→ SHORT TASK: Please repeat verbatim every line of the listing below, from the line holding "From what this" through the end of the listing, both ends included. Leave the pictures out of your answer.

-- start of RECORDS SUPPLIED --

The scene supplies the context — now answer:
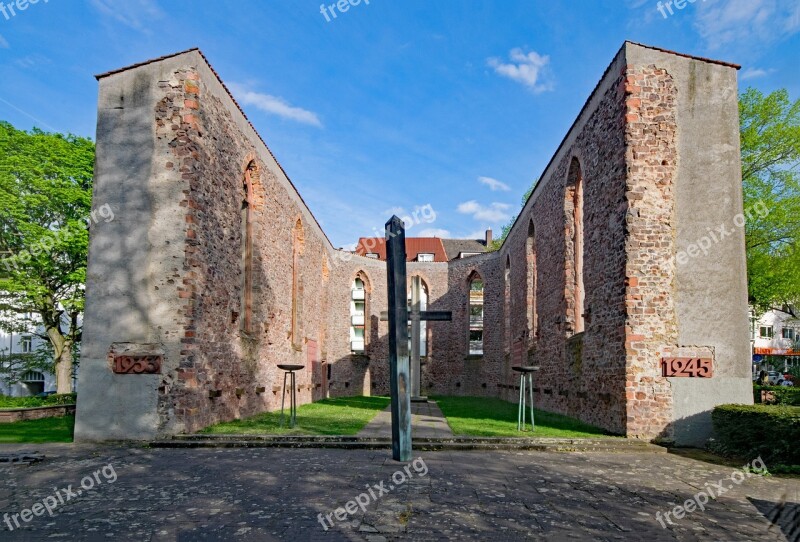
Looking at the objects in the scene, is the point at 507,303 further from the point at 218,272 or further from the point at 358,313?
the point at 218,272

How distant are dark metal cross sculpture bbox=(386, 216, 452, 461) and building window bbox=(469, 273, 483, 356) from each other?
26942 mm

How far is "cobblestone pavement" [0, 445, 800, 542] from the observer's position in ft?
13.8

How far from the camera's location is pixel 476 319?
138 ft

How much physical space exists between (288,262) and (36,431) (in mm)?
8640

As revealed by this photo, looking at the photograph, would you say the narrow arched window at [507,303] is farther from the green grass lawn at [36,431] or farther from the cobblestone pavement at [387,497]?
Answer: the green grass lawn at [36,431]

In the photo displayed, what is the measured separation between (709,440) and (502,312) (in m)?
18.5

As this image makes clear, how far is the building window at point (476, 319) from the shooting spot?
3628 cm

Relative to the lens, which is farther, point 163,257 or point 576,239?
point 576,239

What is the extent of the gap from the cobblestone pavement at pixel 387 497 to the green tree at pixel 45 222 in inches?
623

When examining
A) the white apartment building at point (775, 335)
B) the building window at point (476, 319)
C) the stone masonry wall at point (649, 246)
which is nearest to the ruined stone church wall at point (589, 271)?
the stone masonry wall at point (649, 246)

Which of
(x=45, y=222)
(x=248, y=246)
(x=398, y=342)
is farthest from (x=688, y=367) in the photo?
(x=45, y=222)

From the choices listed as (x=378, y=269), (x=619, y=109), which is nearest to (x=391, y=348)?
(x=619, y=109)

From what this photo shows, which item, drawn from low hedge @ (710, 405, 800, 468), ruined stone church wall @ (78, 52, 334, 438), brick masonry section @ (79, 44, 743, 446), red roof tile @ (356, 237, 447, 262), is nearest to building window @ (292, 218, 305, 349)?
brick masonry section @ (79, 44, 743, 446)

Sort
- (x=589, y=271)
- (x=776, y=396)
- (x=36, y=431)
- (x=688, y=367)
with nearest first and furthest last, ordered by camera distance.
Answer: (x=688, y=367), (x=36, y=431), (x=589, y=271), (x=776, y=396)
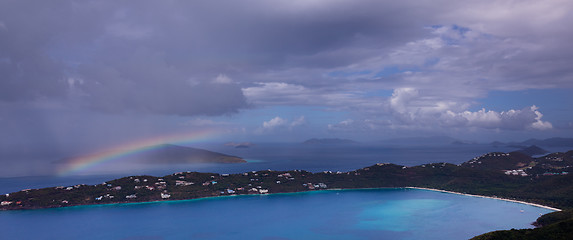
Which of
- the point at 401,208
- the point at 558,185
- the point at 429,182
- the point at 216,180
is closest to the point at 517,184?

-- end of RECORDS SUPPLIED --

→ THE COMPLETED TASK:
From what this photo shows, which item, drawn from low hedge @ (710, 405, 800, 468), ruined stone church wall @ (78, 52, 334, 438), brick masonry section @ (79, 44, 743, 446), red roof tile @ (356, 237, 447, 262), is nearest to building window @ (292, 218, 305, 349)?
brick masonry section @ (79, 44, 743, 446)

Sort
- (x=589, y=271)
- (x=776, y=396)
- (x=36, y=431)
- (x=688, y=367)
with nearest first and furthest last, ordered by camera distance.
Answer: (x=688, y=367), (x=36, y=431), (x=589, y=271), (x=776, y=396)
Which of
- the point at 401,208
- the point at 558,185
- the point at 429,182
- the point at 216,180
is closest to the point at 517,184?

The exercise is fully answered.